On the other hand, the delay also gives the international community time to plan for its response. And after this week, some policymakers will have even more information upon which to base that response. Friday marks the latest iteration of the NCRI’s summer gathering, which will feature speeches from the opposition leader, Maryam Rajavi, from other expatriate activists, and from dignitaries who support the Iranian people and their organized resistance movement as a viable alternative to the clerical regime. The event will also feature messages from Iranian citizens and resistance units  

In light of the ongoing pandemic, the Free Iran Global Summit will largely be held online, with expatriate groups and political supporters gathering in their home countries while a livestream links together over 30,000 locations. In recent years, the gathering has tended to attract as many as 100,000 participants to rally location near Paris. This testament to the popularity of the Iranian Resistance will only be strengthened by the relative ease of participation in the online gathering.  

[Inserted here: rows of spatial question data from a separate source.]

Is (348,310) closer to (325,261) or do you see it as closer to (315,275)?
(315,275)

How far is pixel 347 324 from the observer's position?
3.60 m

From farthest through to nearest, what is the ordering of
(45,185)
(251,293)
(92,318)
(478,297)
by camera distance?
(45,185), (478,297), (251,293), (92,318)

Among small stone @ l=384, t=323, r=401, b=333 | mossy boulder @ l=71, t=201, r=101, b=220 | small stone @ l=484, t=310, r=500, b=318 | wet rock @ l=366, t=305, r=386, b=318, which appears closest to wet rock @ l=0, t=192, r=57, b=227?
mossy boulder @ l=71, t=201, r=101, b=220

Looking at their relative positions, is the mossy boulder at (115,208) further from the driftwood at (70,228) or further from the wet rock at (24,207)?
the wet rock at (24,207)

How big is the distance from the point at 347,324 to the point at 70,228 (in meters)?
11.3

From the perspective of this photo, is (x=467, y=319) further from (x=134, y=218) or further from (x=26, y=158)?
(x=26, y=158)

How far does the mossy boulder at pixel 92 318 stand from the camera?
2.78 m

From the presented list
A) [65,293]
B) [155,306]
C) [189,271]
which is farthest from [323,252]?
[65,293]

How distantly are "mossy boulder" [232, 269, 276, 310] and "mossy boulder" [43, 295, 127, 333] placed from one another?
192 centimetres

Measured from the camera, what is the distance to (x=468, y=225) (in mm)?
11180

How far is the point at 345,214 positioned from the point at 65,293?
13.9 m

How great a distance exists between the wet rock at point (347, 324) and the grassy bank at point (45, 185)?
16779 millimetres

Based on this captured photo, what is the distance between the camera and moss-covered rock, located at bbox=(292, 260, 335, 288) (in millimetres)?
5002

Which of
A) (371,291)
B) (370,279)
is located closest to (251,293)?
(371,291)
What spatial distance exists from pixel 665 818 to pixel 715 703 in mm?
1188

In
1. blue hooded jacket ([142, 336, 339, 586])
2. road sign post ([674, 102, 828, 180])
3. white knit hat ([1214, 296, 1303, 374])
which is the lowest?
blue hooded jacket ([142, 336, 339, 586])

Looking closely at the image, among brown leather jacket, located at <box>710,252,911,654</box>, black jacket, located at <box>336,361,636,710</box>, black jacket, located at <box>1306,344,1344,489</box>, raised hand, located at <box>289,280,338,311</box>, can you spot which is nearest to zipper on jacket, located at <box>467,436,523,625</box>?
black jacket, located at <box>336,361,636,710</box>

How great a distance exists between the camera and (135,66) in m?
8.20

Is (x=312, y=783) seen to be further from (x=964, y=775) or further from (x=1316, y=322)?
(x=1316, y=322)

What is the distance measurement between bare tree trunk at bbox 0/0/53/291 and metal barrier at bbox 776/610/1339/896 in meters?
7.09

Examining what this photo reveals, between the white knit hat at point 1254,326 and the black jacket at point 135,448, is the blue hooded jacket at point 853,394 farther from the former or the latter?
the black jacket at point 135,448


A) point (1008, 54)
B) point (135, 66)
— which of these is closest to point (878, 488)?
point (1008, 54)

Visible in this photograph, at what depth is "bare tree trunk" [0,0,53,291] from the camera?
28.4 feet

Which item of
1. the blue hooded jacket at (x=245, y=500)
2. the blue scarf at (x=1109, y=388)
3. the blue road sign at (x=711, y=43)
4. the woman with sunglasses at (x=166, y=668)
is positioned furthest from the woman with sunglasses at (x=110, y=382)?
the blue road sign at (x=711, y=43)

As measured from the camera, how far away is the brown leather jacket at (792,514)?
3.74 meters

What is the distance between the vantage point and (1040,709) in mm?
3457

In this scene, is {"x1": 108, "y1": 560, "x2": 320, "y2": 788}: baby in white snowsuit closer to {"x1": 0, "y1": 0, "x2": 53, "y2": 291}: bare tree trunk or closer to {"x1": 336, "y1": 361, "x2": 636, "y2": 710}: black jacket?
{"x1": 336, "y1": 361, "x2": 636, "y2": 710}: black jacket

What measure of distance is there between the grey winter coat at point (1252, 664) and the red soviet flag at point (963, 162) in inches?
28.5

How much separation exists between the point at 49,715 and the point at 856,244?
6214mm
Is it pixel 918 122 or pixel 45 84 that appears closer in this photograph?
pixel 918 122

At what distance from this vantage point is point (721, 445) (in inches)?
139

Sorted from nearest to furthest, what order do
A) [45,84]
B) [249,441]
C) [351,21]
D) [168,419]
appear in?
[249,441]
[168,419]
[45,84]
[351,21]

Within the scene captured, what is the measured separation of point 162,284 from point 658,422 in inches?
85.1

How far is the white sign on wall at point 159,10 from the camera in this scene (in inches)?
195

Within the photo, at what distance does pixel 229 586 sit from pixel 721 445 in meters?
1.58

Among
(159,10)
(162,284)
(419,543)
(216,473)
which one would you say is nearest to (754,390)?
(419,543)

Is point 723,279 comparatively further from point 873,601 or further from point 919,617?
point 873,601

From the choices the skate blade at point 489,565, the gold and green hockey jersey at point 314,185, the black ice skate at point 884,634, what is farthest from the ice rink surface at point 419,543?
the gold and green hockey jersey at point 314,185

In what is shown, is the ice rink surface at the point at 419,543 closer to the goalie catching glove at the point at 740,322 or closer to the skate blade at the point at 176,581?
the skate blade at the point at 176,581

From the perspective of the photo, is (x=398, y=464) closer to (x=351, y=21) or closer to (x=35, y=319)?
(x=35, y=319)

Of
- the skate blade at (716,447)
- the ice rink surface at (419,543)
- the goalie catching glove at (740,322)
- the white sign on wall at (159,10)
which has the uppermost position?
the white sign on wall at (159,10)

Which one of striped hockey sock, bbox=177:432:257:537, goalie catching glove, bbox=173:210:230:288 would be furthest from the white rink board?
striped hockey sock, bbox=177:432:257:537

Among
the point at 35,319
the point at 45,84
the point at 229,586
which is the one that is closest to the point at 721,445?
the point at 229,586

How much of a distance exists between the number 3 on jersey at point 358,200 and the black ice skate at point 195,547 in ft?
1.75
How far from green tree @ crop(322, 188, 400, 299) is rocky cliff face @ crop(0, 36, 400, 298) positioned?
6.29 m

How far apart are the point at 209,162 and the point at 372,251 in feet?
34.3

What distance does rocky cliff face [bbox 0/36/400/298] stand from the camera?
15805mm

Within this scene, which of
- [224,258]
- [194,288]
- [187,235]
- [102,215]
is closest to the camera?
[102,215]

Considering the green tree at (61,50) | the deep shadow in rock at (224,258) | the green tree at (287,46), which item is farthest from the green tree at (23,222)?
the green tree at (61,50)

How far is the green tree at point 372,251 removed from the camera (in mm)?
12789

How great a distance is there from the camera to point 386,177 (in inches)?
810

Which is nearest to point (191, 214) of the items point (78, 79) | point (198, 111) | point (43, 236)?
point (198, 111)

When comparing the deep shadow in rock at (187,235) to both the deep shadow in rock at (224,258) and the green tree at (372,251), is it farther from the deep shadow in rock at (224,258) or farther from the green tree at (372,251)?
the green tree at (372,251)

The Iranian Resistance will once again underline its strategy of regime change in Iran which has given an extremely restive population new reasons to believe that their cause of regime change will enjoy international support when the next uprising occurs.  So the international community must recognized the Iranian people’s right to resistance and overthrow of the Iranian regime, which is global threat to peace and security.